> **PAGE EXCERPT**
Re: Working with factors of triangular numbers.
- To: mathgroup at smc.vnet.net
- Subject: [mg78750] Re: [mg78490] Working with factors of triangular numbers.
- From: Andrzej Kozlowski <akoz at mimuw.edu.pl>
- Date: Sun, 8 Jul 2007 06:15:42 -0400 (EDT)
- References: <200707030923.FAA17995@smc.vnet.net> <6D2F6E70-2462-4B69-A617-4DEC322D69BF@mimuw.edu.pl> <93E8C621-E93F-4761-A0FF-205BF84249CD@mimuw.edu.pl> <a851af150707070640g1f6a22e9ue072d4eba5c9262a@mail.gmail.com> <6F7B3048-4C96-48BC-AADF-2A62837DE6D3@mimuw.edu.pl> <a851af150707072125o69edf471o4b5be8932a924a32@mail.gmail.com>
You are quite right. I have checked it and can now confirm that my
code works correctly with Mathematica 6 but not with Mathematica 5.2.
Indeed, with exactly the same definitions I get:
$Version
"6.0 for Mac OS X PowerPC (32-bit) (April 20, 2007)"
T[5]
1081
but
$Version
5.2 for Mac OS X (February 24, 2006)
T[5]
10011
which is completely wrong. There seems to be some very fundamental
difference between Mathematica 5.2 and Mathematica 6. I don't think
the diffeence is between the Backtrack functions in the Combinatrica
packages, because I used the old one a number of times in the past
and it worked fine. I have to admit that at the moment I am
completely baffled. Although I can't right now devote much more time
to this problem, I think finding out what it is that makes the
difference here is important. I can now see that the difference lies
in the function FF. For example, in Mathematica 6:
FF[576]
4
but in Mathematica 5.2:
FF[576]
"Nonatomic expression expected at position `1` Thread[False]
2
It suggests that the difference may lie in error handling. I hope
someone reading this will see where the problem lies and let us know.
If not, I will try to discover it myself, but it won't be very soon.
I don't think this alone is quite good enough reason to upgrade to
version 6, but there are plenty of better ones and that would solve
your immediate problem ;-)

> **DATASET EXCERPT**
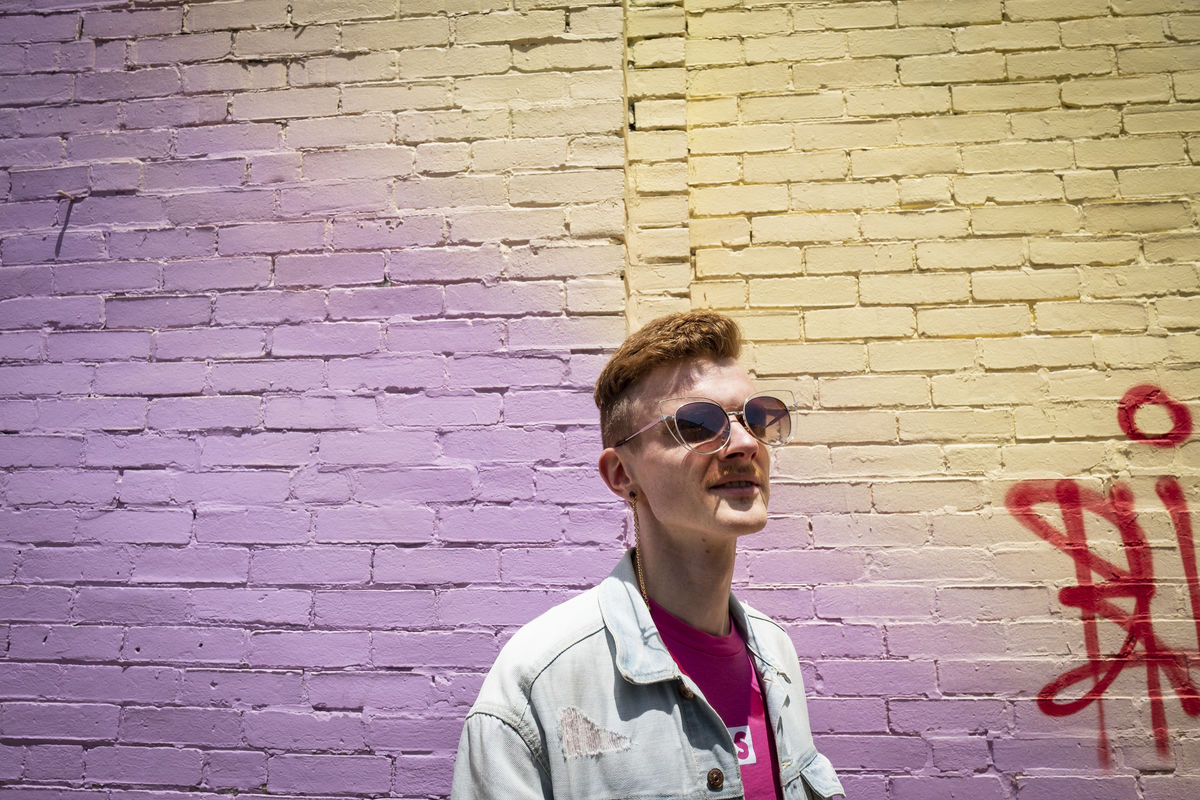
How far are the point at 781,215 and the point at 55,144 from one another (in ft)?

> **PARTS OF THE EXERCISE**
[1] Reproduce the part of the mailing list post about Mathematica 5.2 and 6 starting at "- From: Andrzej" and ending at "(February 24, 2006)".
[2] Resume the mailing list post about Mathematica 5.2 and 6 from where it stops.
The data has nothing to do with the text.

> **WRITTEN ANSWERS**
[1]
- From: Andrzej Kozlowski <akoz at mimuw.edu.pl>
- Date: Sun, 8 Jul 2007 06:15:42 -0400 (EDT)
- References: <200707030923.FAA17995@smc.vnet.net> <6D2F6E70-2462-4B69-A617-4DEC322D69BF@mimuw.edu.pl> <93E8C621-E93F-4761-A0FF-205BF84249CD@mimuw.edu.pl> <a851af150707070640g1f6a22e9ue072d4eba5c9262a@mail.gmail.com> <6F7B3048-4C96-48BC-AADF-2A62837DE6D3@mimuw.edu.pl> <a851af150707072125o69edf471o4b5be8932a924a32@mail.gmail.com>
You are quite right. I have checked it and can now confirm that my
code works correctly with Mathematica 6 but not with Mathematica 5.2.
Indeed, with exactly the same definitions I get:
$Version
"6.0 for Mac OS X PowerPC (32-bit) (April 20, 2007)"
T[5]
1081
but
$Version
5.2 for Mac OS X (February 24, 2006)

[2]
Andrzej Kozlowski
On 8 Jul 2007, at 13:25, Diana Mecum wrote:
> Andrzej,
>
> I copied your code verbatim, except for DiscreteMath Combinatorica.
>
> With Mathematica 5.2, a pc and a fresh kernel, I get:
>
> <<DiscreteMath`Combinatorica`
>
> FF[n_] := Module[{u = FactorInteger[n], s, k, partialQ, finalQ,
> space, sp},
> s = u[[All,2]]; k = Length[u]; sp[m_] := Tuples[Range[0, m], {k}];
> partialQ[l_List] := And @@ Flatten[{Last[l] == Array[0 & , k] ||
> !MemberQ[Most[l], Last[l]], Thread[Total[l] <= s - 1]}];
> finalQ[l_List] := And @@ Flatten[{Last[l] == Array[0 & , k] ||
> !MemberQ[Most[l], Last[l]], Thread[Total[l] == s - 1]}];
> space = DeleteCases[sp /@ (s - 1), Alternatives @@ IdentityMatrix
> [k],
> Infinity]; k + Max[0, Length /@ DeleteCases[Backtrack[space,
> partialQ,
> finalQ, All], Array[0 & , k], Infinity]]]
>
> T[n_] := Block[{k = 1, $Messages},
> While[k++; FF[k*((k + 1)/2) - 1] < n, Null]; k*((k + 1)/2)]
>
> Map[T, Range[7]]
> {3,15,91,1431,10011,218791,8378371}
>
> Diana M.
>
> On 7/7/07, Andrzej Kozlowski <akoz at mimuw.edu.pl> wrote: *This
> message was transferred with a trial version of CommuniGate(tm) Pro*
> You must have made some mistake.
>
> Let me do it all form the beginning, with Mathematica 6.0 for Mac and
> fresh kernel:
>
> << Combinatorica`
>
> FF[n_] := Module[{u = FactorInteger[n], s, k, partialQ, finalQ,
> space, sp},
> s = u[[All,2]]; k = Length[u]; sp[m_] := Tuples[Range[0, m], {k}];
> partialQ[l_List] := And @@ Flatten[{Last[l] == Array[0 & , k] ||
> !MemberQ[Most[l], Last[l]], Thread[Total[l] <= s - 1]}];
> finalQ[l_List] := And @@ Flatten[{Last[l] == Array[0 & , k] ||
> !MemberQ[Most[l], Last[l]], Thread[Total[l] == s - 1]}];
> space = DeleteCases[sp /@ (s - 1), Alternatives @@ IdentityMatrix
> [k],
> Infinity]; k + Max[0, Length /@ DeleteCases[Backtrack[space,
> partialQ,
> finalQ, All], Array[0 & , k], Infinity]]]
>
> T[n_] := Block[{k = 1, $Messages},
> While[k++; FF[k*((k + 1)/2) - 1] < n, Null]; k*((k + 1)/2)]
>
> Map[T, Range[7]]
> {3, 15, 55, 253, 1081, 13861, 115921}
>
> which is what you expected?
>
> Andrzej Kozlowski
>
>
>
> On 7 Jul 2007, at 22:40, Diana Mecum wrote:
>
> > Andrzej,
> >
> > I appreciate all of the work you have done with my question.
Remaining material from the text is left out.